Este activismo social no es aislado; se inscribe en el contexto de la posmetrópoli de Los Ángeles, que tiene una compleja división política territorial de 340 ciudades, 175 de ellas en el condado de Los Ángeles, colmada de contradicciones sociales, económicas y medioambientales que estimulan, pero también restringen, la unión formal e informal de sus residentes que buscan solucionar la problemática urbana que enfrentan.

La sustentabilidad en Santa Mónica incluye el despliegue de tecnologías sustentables, técnicas, estrategias y prácticas de planeación y diseño de la ciudad. Un compendio que epitomiza este dispositivo de instrumentos de planeación es el libro de John Lund Kriken (2010), City Building. Nine planning principles for the twenty first century.

El nuevo urbanismo, la certificación leed y el crecimiento inteligente, sintetizan los fines impulsados por desarrolladores, ambientalistas, líderes políticos y grupos ciudadanos.
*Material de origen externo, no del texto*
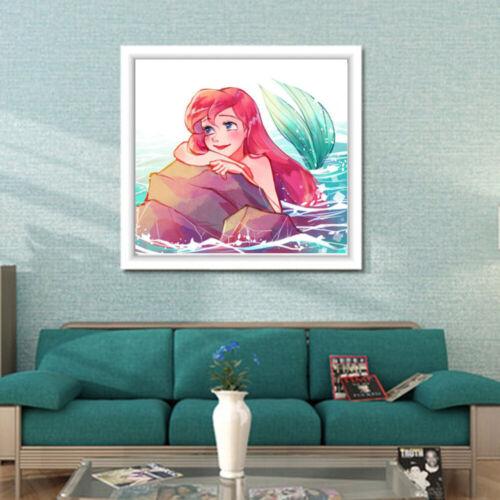 Full Drill 5D Diamond Painting Mosaic Cross Stitch Cartoon Mermaid Embroidery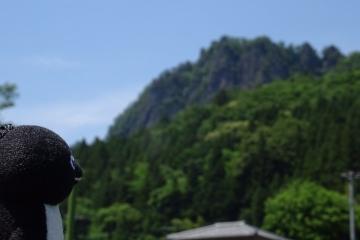 201606-岩櫃山 (2)
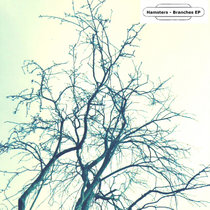 Branches EP cover art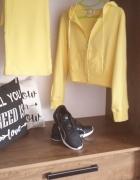 Dres yellow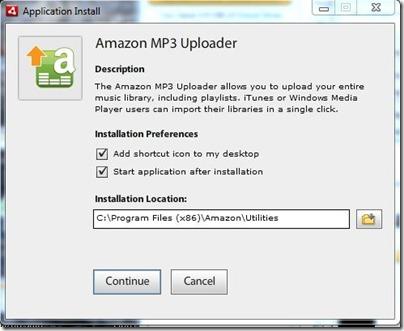 MP3 Uploader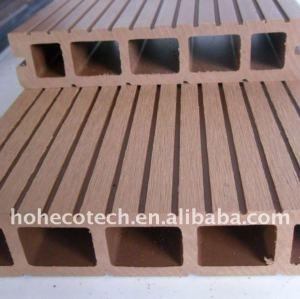 La garantía de calidad! Wpc suelo entarimado de madera decking compuesto plástico laminado suelo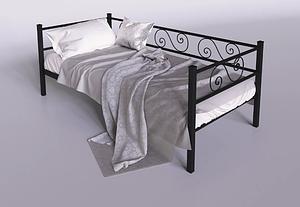 Ліжко-диван Амарант Тенеро чорна 90х200 см Лофт металева односпаьная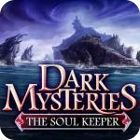 Dark Mysteries: The Soul Keeper Collector's Edition gra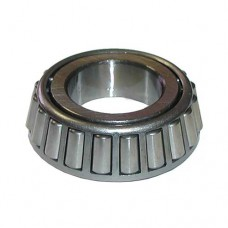 58-14125         FRONT BEARING FOR 8 BOLT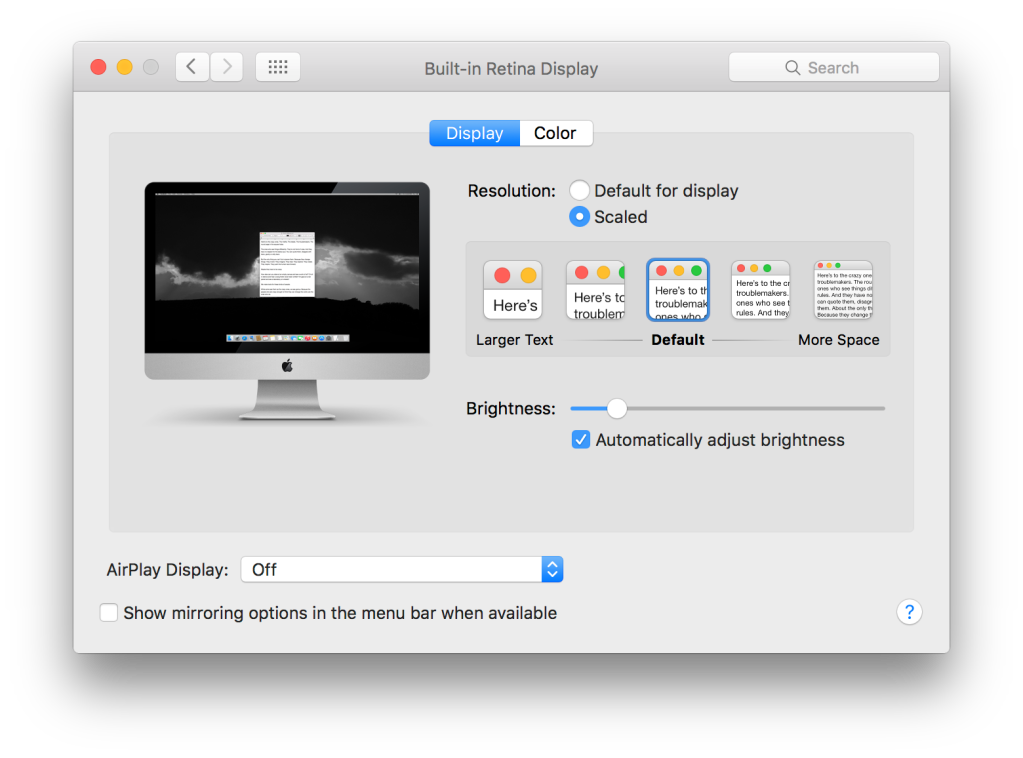 Apple's 27″ Retina 5K iMac display: small quirks, gorgeous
Han logrado incorporarse, no sin controversias, en distintos planes, como el Land Use and Circulation Element (luce), el Santa Monica Sustainable City Plan, el Plan Específico para el Centro Cívico y el Plan Maestro para la Remodelación del Centro Comercial Santa Monica Place.

Bajo este urbanismo sustentable, el ayuntamiento instituyó la preservación de áreas naturales, la promoción del mantenimiento y construcción de parques, áreas verdes, espacios al aire libre de alta calidad para la salud, patrones de uso del suelo orientados a la heterogeneidad y diversidad de viviendas, regulaciones para la construcción y remodelación de edificios con materiales no contaminantes, medios alternativos de movilidad urbana a través de mejoras al transporte público y espacios amigables con ciclistas y peatones. Asimismo, propicia la acentuación de características distintivas de la ciudad con el fin de generar un “sentido de lugar” a través de un programa de preservación histórica, que alienta a los habitantes a asumir la conservación medioambiental como parte de la identidad local.

Los ciudadanos, a su vez, refuerzan su cultura de participación mediante la organización de talleres de discusión sobre políticas de planeación local, como ocurrió con los debates públicos realizados de 2004 a 2010 para la actualización del luce. Un tópico controversial fue la regulación de la altura de las construcciones, ya que la baja elevación de los edificios es parte distintiva del escenario urbano que brinda a los residentes un fuerte sentido de lugar. No obstante la oposición ciudadana, en junio de 2010 entró en vigor el luce autorizando, a propuesta de la Cámara de Comercio, un incremento de hasta 3,3 metros en la altura máxima de los edificios. Aunque el ayuntamiento argumentó fomentar “un diseño medioambientalmente más amigable”, la medida fue cuestionada por grupos vecinales como estrategia empresarialista de uso del suelo que pone en riesgo el desarrollo a escala humana (Taborek, 2010).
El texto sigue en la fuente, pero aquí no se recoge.